Investors bail out of stocks, move into Treasurys

Treasury prices mostly extended their gains yesterday as investors sought the safety of government debt amid a big sell-off in stocks.
SEP 02, 2009
Treasury prices mostly extended their gains yesterday as investors sought the safety of government debt amid a big sell-off in stocks. Stocks fell broadly on fresh concerns about weakness in the banking sector and the speed of a potential economic recovery. Those renewed concerns sent Treasurys higher, pushing their yields lower.

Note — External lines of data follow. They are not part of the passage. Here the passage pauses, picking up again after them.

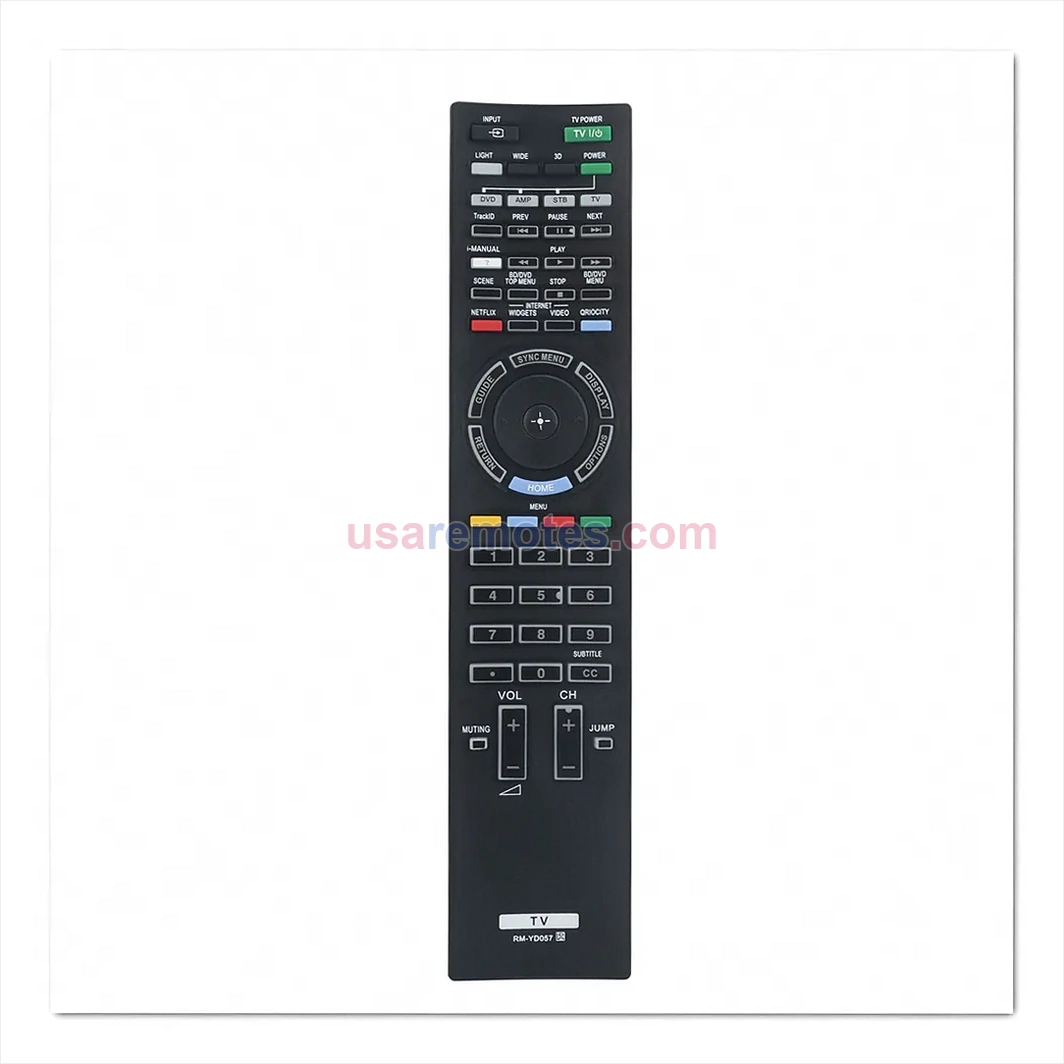 Sony XBR-55HX929 remote control replacement Sony XBR-55HX929 remote control replacement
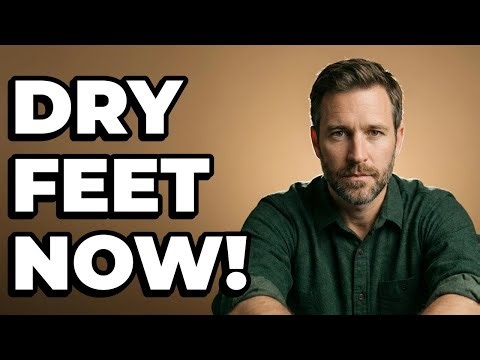 How Do You Control Foot Sweat To Stop Blisters?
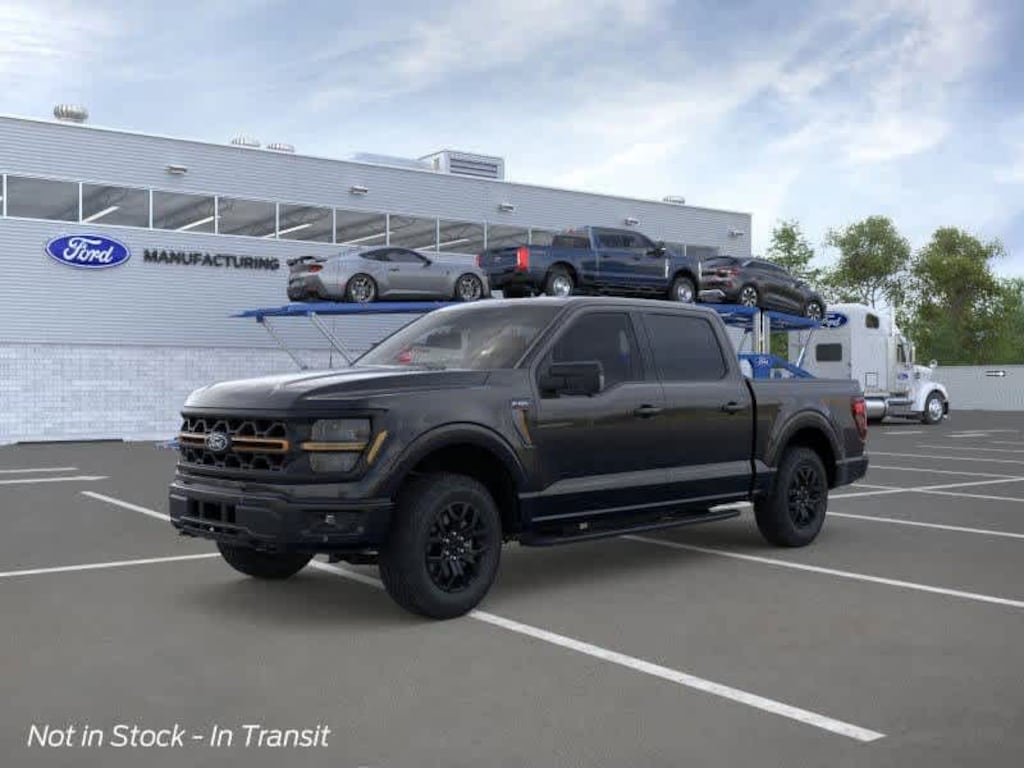 New 2025 Ford F-150 Tremor 4WD Supercrew 5.5 Box Truck SuperCrew Cab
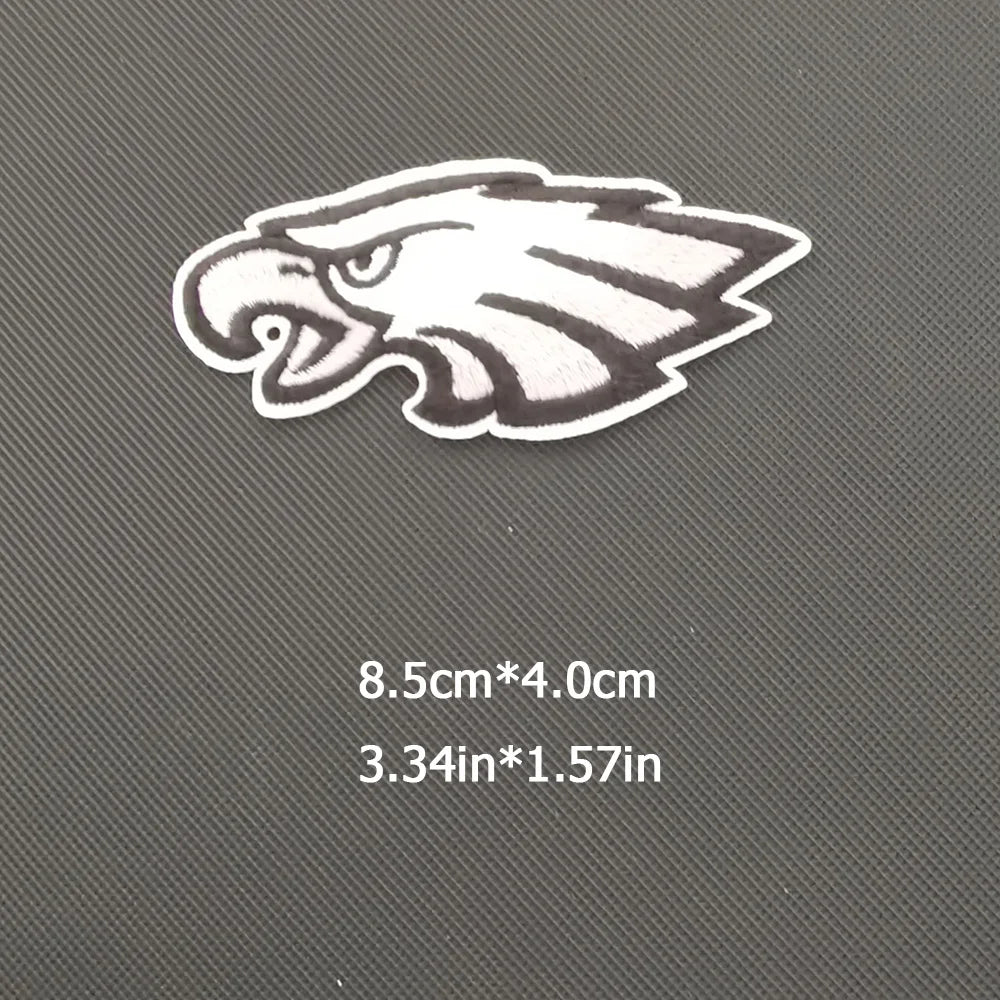 Sports Football Team LOGO Philadelphia 5pcs eagles Patches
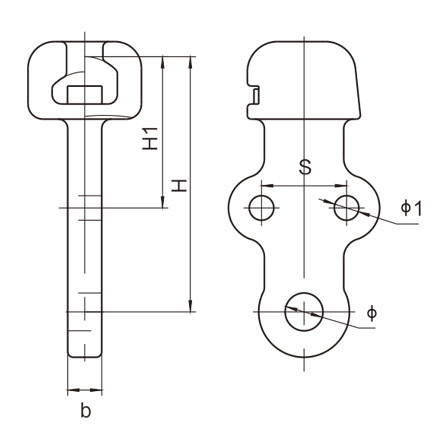 WJ Socket clevis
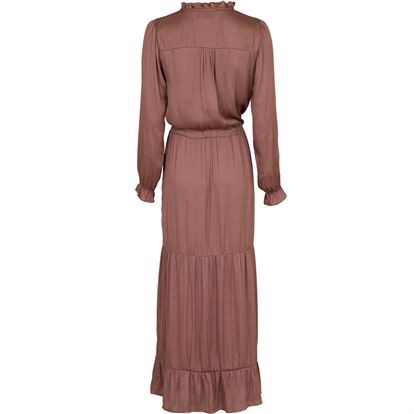 Neo Noir Silo Solid Sateen Kjole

The Dow Jones industrial average fell 186 points, its biggest drop since Aug. 17. "Treasury prices being up is more a reflection of inflation fears being calm and people not as confident in a recovery," said Mark Bonhard, an investment adviser at Dawson Wealth management in Cleveland. "While we may have seen a bottom in the recession, I don't think we'll see a quick turnaround." In late trading, the 10-year note rose 10/32 to 102 6/32, while its yield fell to 3.36 percent from 3.40 percent late Monday. Analysts have said there are long-term worries about potential inflation as the supply of government debt mounts because of unprecedented spending to stimulate the economy. However, those concerns appear to have been set aside as recent Treasury auctions have been well received. Traders were moving into riskier stocks throughout the summer in hopes that an economic recovery was emerging. Renewed caution and uncertainty about that rebound, though, had traders reversing course Tuesday. The Standard & Poor's 500 index fell 1.9 percent in afternoon trading. The two-year note rose 4/32 to 100 5/32. Its yield fell to 0.91 percent from 0.98 percent. The 30-year bond went against the trend of shorter-term Treasurys as its price fell 8/32 to 105 7/32. Its yield inched higher to 4.19 percent from 4.18 percent. The yield on the three-month T-bill fell to 0.12 percent from 0.13 percent. Its discount rate was 0.13 percent. The cost of borrowing between banks fell. The British Bankers' Association said the rate on three-month loans in dollars — the London Interbank Offered Rate, or Libor — declined to 0.33 percent from 0.35 percent.